» **Instructions to follow**: Reproduce each of the items below word for word, leaving out the pictures and keeping only the text.

» **Supplied data**:
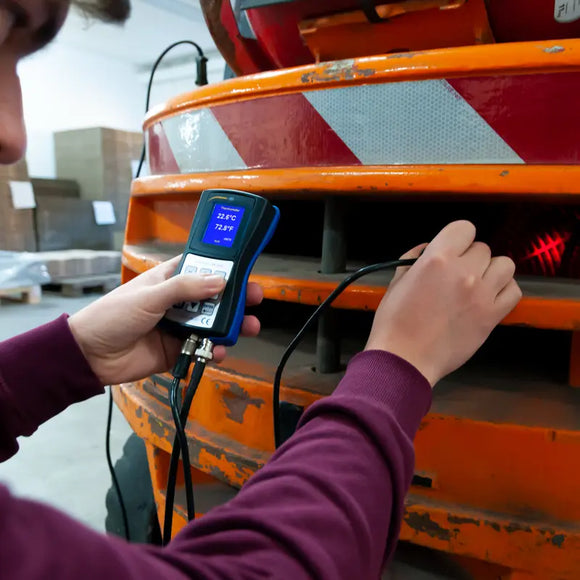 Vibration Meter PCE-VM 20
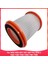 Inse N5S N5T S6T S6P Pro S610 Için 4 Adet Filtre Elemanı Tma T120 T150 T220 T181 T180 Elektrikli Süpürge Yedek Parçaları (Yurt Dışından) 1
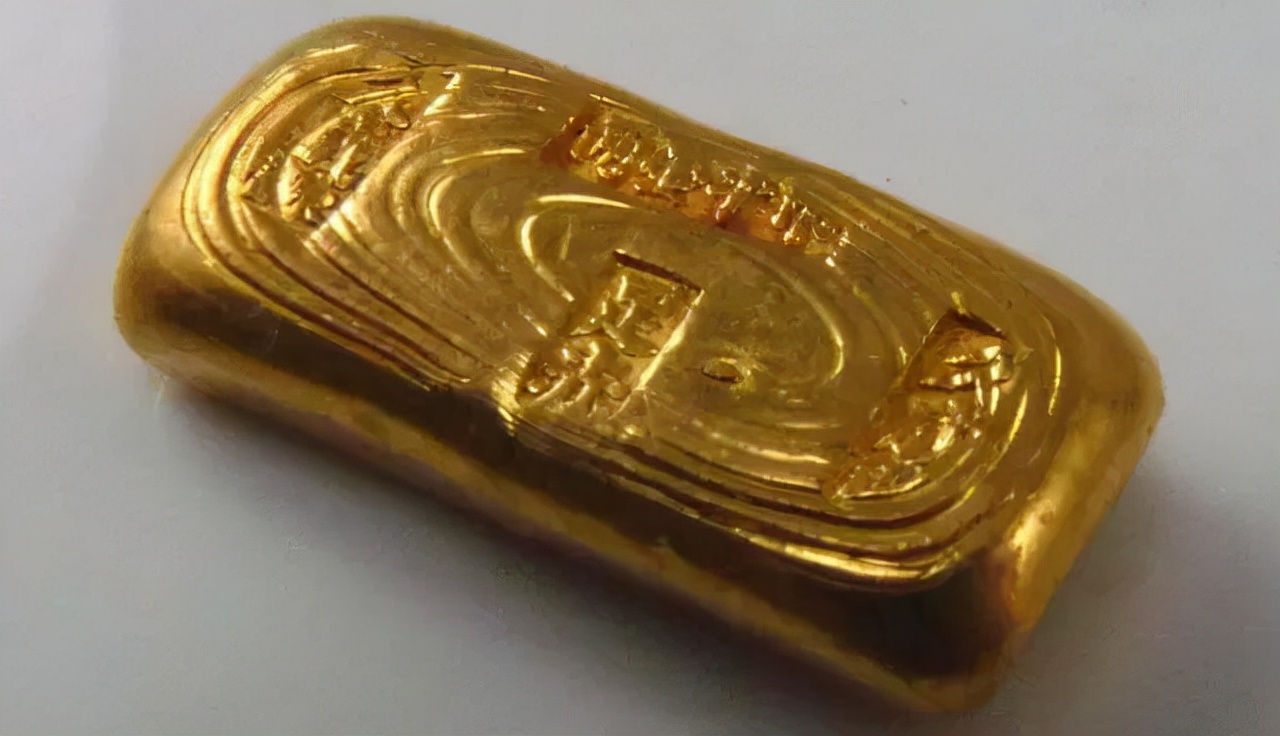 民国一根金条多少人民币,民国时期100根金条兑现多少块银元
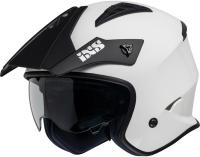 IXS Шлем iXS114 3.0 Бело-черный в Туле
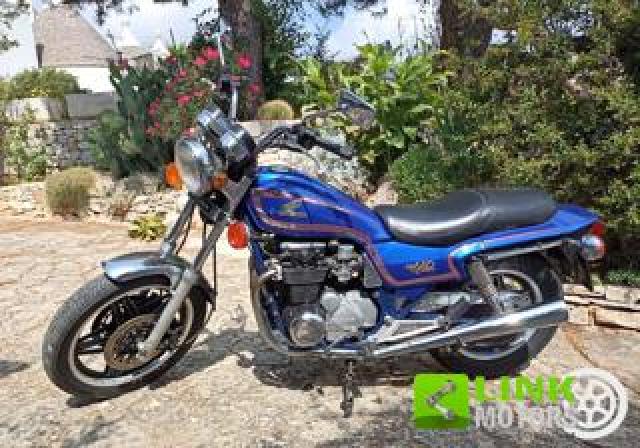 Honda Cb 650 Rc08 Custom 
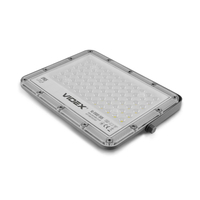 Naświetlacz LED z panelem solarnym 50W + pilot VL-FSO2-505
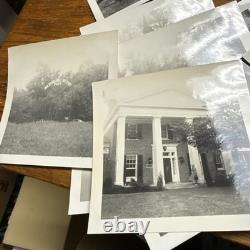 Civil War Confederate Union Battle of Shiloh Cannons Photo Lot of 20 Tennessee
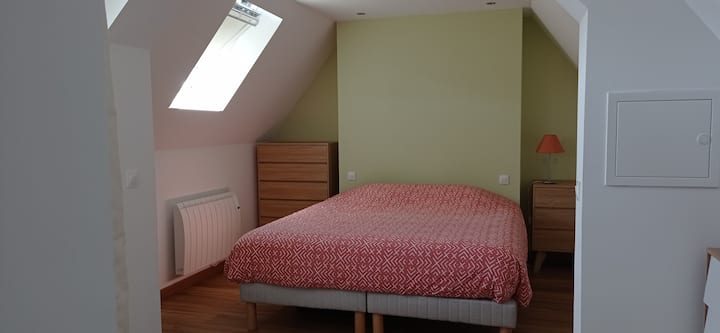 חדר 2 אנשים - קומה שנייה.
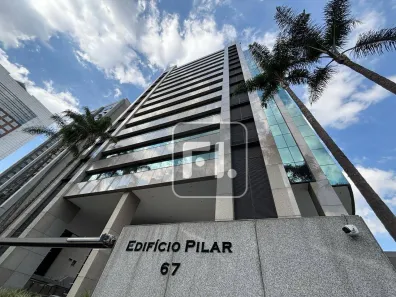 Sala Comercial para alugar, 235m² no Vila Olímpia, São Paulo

» **Response to this task**:
 Vibration Meter PCE-VM 20
 Inse N5S N5T S6T S6P Pro S610 Için 4 Adet Filtre Elemanı Tma T120 T150 T220 T181 T180 Elektrikli Süpürge Yedek Parçaları (Yurt Dışından) 1
 民国一根金条多少人民币,民国时期100根金条兑现多少块银元
 IXS Шлем iXS114 3.0 Бело-черный в Туле
 Honda Cb 650 Rc08 Custom 
 Naświetlacz LED z panelem solarnym 50W + pilot VL-FSO2-505
 Civil War Confederate Union Battle of Shiloh Cannons Photo Lot of 20 Tennessee
 חדר 2 אנשים - קומה שנייה.
 Sala Comercial para alugar, 235m² no Vila Olímpia, São Paulo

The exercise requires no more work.